Directions >>
- 1) Do these statements agree with the Mathematica equation reply below? For each, answer yes or no and quote the words of the reply that decide it. (a) Function arguments must be enclosed in parentheses. (b) The left-hand side of the equation is transcendental. (c) The equation appears to define x uniquely as a function of k.
- 2) Carry on the Mathematica equation reply below, beginning right after its final sentence.

Excerpted passage >>
First, perhaps folks were reluctant to respond because this looked like 
it could be a homework exercise.

Second, you don't even have proper Mathematica syntax in your equation 
relating x and k. Did you even try to read the documentation to learn 
the very basics? For example, proper syntax for the equation would be:

   (x/Log[x]) (1 + 1/Log[x]) == 108.2 + k

Function arguments must be enclosed in brackets, not parentheses, and 
the equality is a doubled "=" sign. Moreover, your original expression 
had an unbalanced terminal parenthesis.

Third, the equation itself looks really nasty. Aside from the fact that 
it mixes exact formulas with an approximate real (108.2), the left-hand 
side is transcendental.

Fourth, the equation does not seem to uniquely define x as a function of 
k! For example, form the difference between the two sides...

Dataset content >>
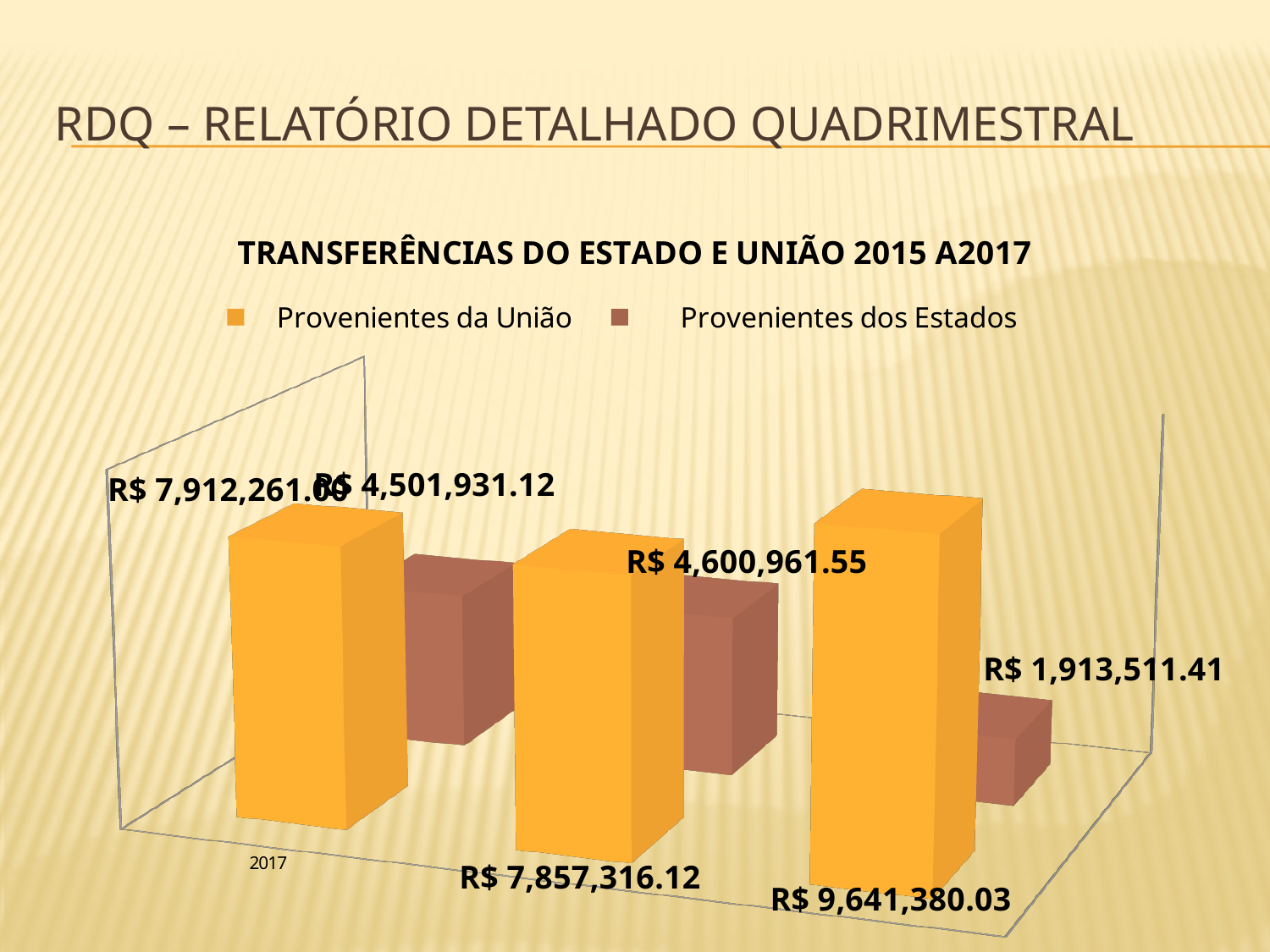
What kind of chart is shown on the slide? Bar chart What are the two series named in the legend? Provenientes da União and Provenientes dos Estados What is the value of the Provenientes dos Estados bar in the rightmost group? R$ 1,913,511.41 How many series does the legend list? 2 What is the title of the chart? TRANSFERÊNCIAS DO ESTADO E UNIÃO 2015 A2017 How many groups of bars are plotted in the chart? 3 Which group has the highest Provenientes da União bar? The rightmost group In the rightmost group, what is the difference between the Provenientes da União value and the Provenientes dos Estados value? R$ 7,727,868.62 Which group has the lowest Provenientes dos Estados bar? The rightmost group What is the value of the Provenientes da União bar in the middle group? R$ 7,857,316.12 What is the value of the Provenientes da União bar in the rightmost group? R$ 9,641,380.03 What is the value of the Provenientes dos Estados bar in the middle group? R$ 4,600,961.55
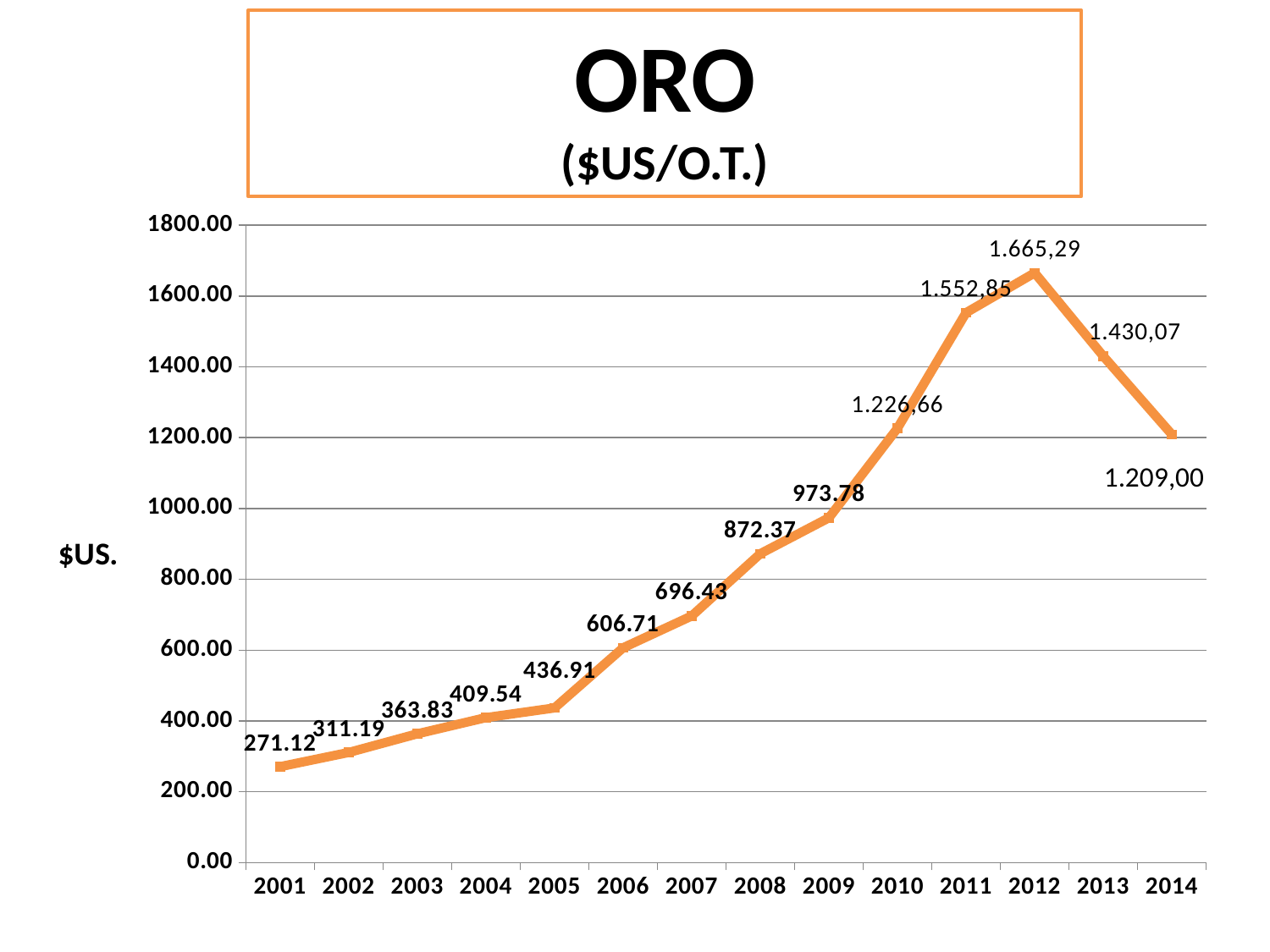
Which year has the lowest value? 2001 What type of chart is shown on the slide? line chart How many years are plotted on the x axis? 14 Do the values rise or fall from 2001 to 2012? rise What is the value for 2001? 271.12 What is the title of the chart? ORO ($US/O.T.) Which year has the highest value? 2012 Which is larger, the value for 2013 or the value for 2014? 2013 What is the value for 2014? 1.209,00 What is the value for 2012? 1.665,29 What is the value for 2008? 872.37 What is the difference between the values for 2009 and 2008? 101.41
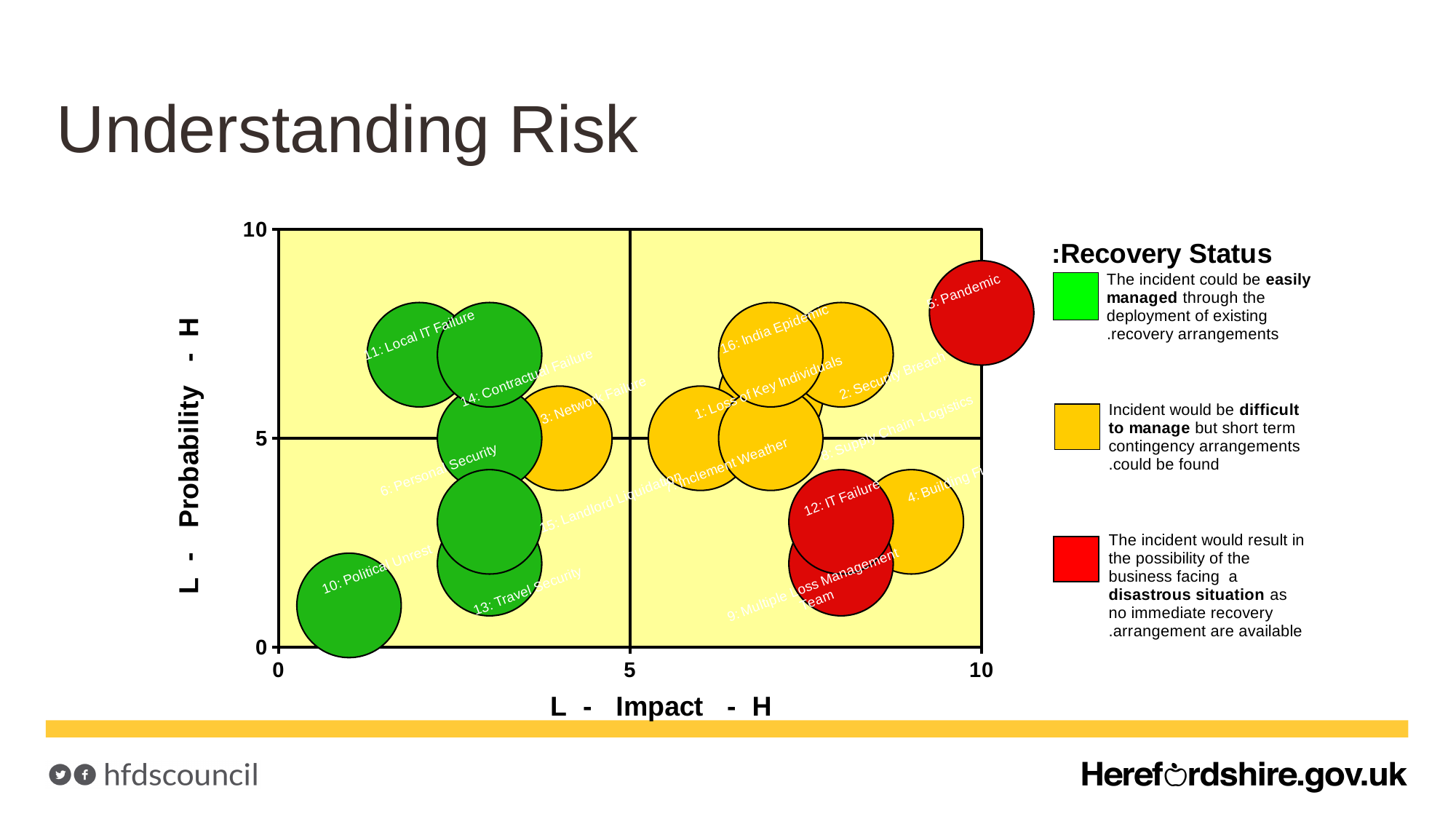
What is the label of the x axis of the chart? L - Impact - H Which has the higher probability, 11: Local IT Failure or 13: Travel Security? 11: Local IT Failure Is the impact for 10: Political Unrest greater or less than 5? less What is the label of the y axis of the chart? L - Probability - H Is the probability for 12: IT Failure greater or less than 5? less What kind of chart is shown on the slide? Bubble chart Is the probability for 5: Pandemic greater or less than 5? greater How many red bubbles are plotted on the chart? 3 How many recovery status categories does the legend list? 3 Which risk has the lowest impact on the chart? 10: Political Unrest Which risk has the highest probability on the chart? 5: Pandemic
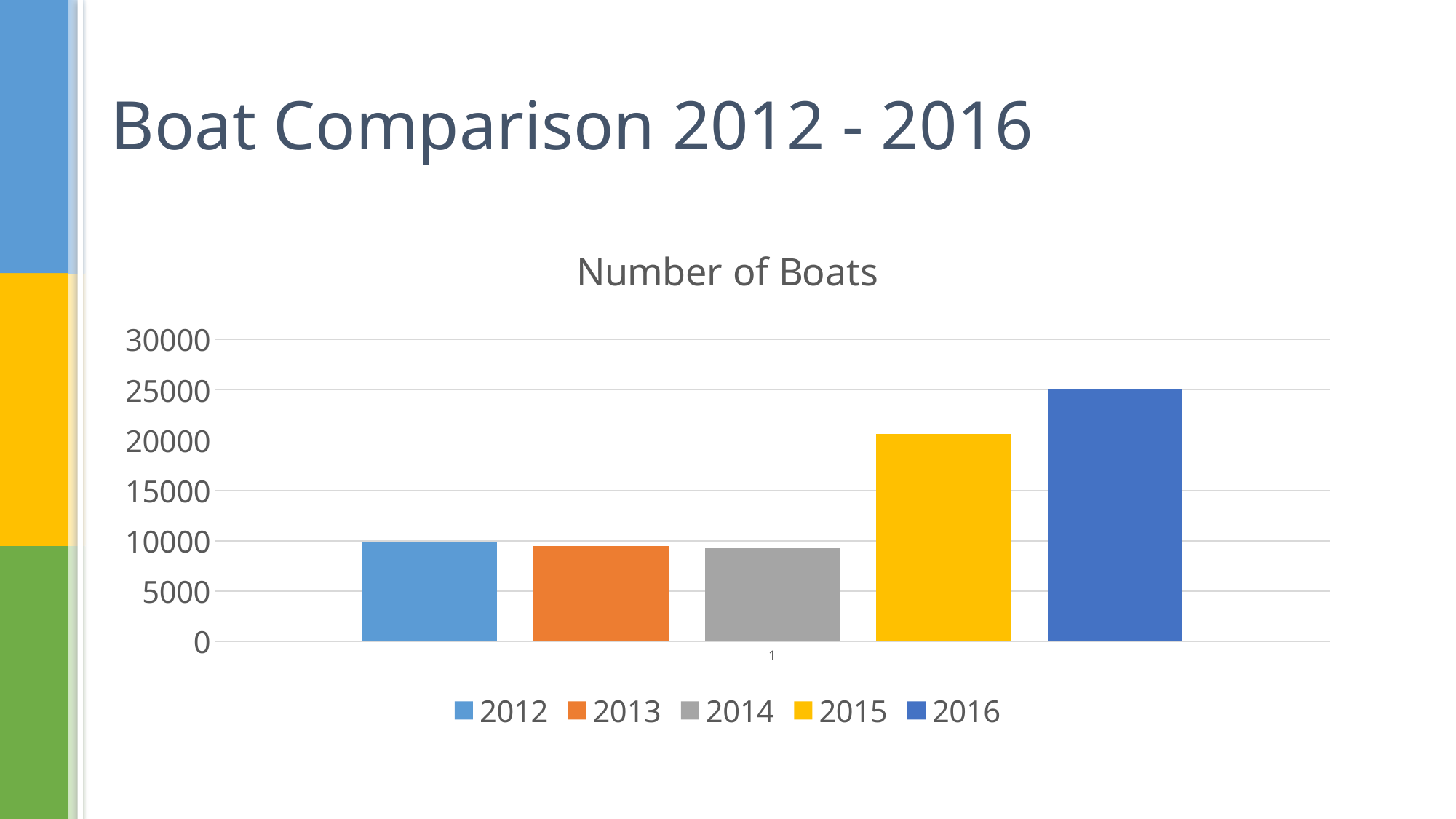
What kind of chart is shown on the slide? bar chart Is the value for 2013 greater or less than 10000? less Which is larger, the value for 2015 or the value for 2016? 2016 Which is larger, the value for 2012 or the value for 2015? 2015 Is the value for 2016 greater or less than 20000? greater Is the value for 2015 greater or less than 20000? greater What is the title of the chart? Number of Boats Which colour represents 2015 in the legend? yellow How many series does the legend list? 5 Which year has the highest number of boats? 2016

Exercise responses >>
- 1)
(a) No: "Function arguments must be enclosed in brackets, not parentheses"
(b) Yes: "the left-hand side is transcendental."
(c) No: "the equation does not seem to uniquely define x as a function of k!"

- 2)
   f[x_] := (x/Log[x]) (1 + 1/Log[x]) - 108.2 - k

... and plot f for, say, k = 2:

   Plot[Evaluate[f[x] /. k -> 2], {x, 0.5, 2}, Exclusions -> {x == 1},
  AxesOrigin -> {0, 0}, PlotRange -> {-5, 5}]

The graph crosses the x-axis twice. And indeed, if you use FindRoot with 
initial guesses above and below 1, you'll see that this is so:

    FindRoot[Evaluate[f[x] /. k -> 2], {x, 0.9}]
{x -> 0.916554}

    FindRoot[Evaluate[f[x] /. k -> 2], {x, 1.1}]
{x -> 1.11137}



On 5/5/12 4:14 AM, J.Jack.J. wrote:
> On May 3, 9:40 am, "J.Jack.J."<jack.j.jep... at googlemail.com>  wrote:
>> Hi,
>>
>>   I have just downloaded my free trial version of Mathematica.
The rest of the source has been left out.